[Short exercise]: Copy the items from the line containing "What is the correct" through the line containing "is furthest from point (29, 110)?", swapping "furthest" for "most distant" and keeping all else the same.

Records from a dataset
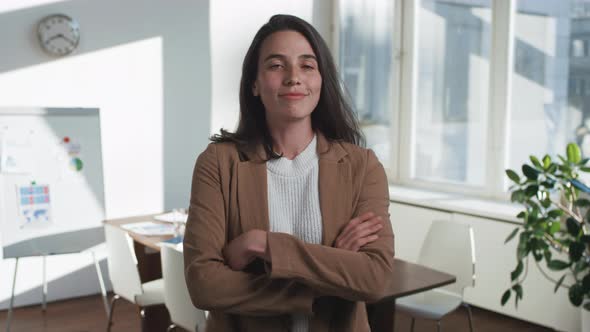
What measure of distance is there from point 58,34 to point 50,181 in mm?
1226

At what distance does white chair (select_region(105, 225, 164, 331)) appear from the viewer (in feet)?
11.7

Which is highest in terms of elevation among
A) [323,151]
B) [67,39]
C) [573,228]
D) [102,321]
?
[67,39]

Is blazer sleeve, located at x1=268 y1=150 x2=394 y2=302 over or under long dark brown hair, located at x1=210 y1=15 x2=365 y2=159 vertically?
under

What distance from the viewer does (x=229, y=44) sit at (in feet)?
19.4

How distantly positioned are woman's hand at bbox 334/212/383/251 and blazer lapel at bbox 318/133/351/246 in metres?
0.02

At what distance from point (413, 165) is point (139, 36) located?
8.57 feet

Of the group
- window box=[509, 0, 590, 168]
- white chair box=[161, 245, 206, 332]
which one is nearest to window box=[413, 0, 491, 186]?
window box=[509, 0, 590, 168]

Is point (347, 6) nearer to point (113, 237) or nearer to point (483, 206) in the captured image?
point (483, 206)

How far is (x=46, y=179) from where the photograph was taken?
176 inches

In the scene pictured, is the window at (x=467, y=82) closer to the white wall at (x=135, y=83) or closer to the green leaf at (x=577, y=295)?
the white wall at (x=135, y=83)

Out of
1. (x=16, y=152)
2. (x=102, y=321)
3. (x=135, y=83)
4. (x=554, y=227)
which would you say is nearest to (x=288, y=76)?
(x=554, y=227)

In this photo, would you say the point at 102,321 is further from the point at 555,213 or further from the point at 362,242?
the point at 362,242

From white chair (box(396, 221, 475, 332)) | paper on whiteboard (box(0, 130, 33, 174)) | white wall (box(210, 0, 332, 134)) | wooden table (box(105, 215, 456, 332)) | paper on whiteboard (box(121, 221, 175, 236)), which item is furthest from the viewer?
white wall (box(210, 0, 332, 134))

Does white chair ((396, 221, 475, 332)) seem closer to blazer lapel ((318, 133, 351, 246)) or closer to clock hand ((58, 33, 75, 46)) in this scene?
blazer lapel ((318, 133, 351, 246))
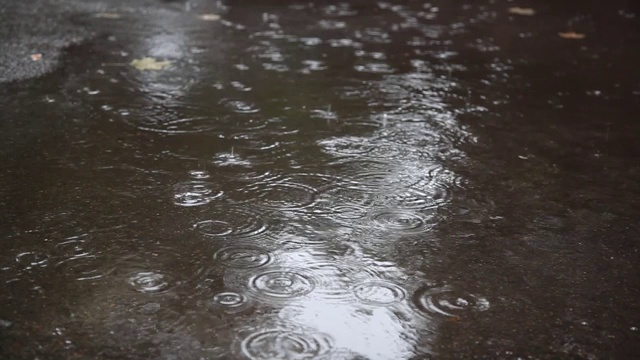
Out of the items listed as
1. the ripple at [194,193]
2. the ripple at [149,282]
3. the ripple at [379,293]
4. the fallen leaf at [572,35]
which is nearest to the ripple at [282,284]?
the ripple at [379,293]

...

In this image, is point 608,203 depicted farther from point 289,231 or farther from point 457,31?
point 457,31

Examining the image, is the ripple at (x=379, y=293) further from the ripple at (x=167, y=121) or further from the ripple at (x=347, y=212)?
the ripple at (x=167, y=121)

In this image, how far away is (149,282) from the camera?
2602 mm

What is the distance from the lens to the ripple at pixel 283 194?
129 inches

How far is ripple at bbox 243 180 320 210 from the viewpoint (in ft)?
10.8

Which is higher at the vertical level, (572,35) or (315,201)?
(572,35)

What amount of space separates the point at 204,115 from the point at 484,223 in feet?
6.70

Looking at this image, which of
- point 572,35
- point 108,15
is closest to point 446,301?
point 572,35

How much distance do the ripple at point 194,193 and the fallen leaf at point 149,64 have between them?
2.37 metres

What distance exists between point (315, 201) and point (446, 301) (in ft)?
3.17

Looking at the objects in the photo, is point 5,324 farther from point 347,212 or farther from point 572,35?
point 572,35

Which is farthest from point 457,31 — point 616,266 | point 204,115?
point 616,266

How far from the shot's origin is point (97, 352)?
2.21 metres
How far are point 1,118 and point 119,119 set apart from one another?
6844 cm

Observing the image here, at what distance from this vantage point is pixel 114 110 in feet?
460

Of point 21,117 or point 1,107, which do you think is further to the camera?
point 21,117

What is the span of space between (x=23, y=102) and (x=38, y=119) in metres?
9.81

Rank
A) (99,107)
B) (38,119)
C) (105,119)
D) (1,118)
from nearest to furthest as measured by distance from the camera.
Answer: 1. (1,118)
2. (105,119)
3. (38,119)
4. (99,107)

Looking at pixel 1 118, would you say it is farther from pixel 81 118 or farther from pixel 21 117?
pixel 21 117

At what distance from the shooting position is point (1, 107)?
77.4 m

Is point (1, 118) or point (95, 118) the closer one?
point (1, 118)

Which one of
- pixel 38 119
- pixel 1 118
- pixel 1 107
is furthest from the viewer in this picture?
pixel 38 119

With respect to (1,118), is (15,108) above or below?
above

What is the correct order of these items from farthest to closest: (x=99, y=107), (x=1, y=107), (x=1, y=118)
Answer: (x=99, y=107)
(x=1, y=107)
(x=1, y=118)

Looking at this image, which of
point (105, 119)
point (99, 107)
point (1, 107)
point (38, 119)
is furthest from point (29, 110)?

[Response below]:
What is the correct order of these items from farthest to closest: (x=99, y=107), (x=1, y=107), (x=1, y=118)
Answer: (x=99, y=107)
(x=1, y=107)
(x=1, y=118)

Looking at this image, which of
point (105, 119)
point (99, 107)
point (1, 107)
point (38, 119)
is most distant from point (29, 110)?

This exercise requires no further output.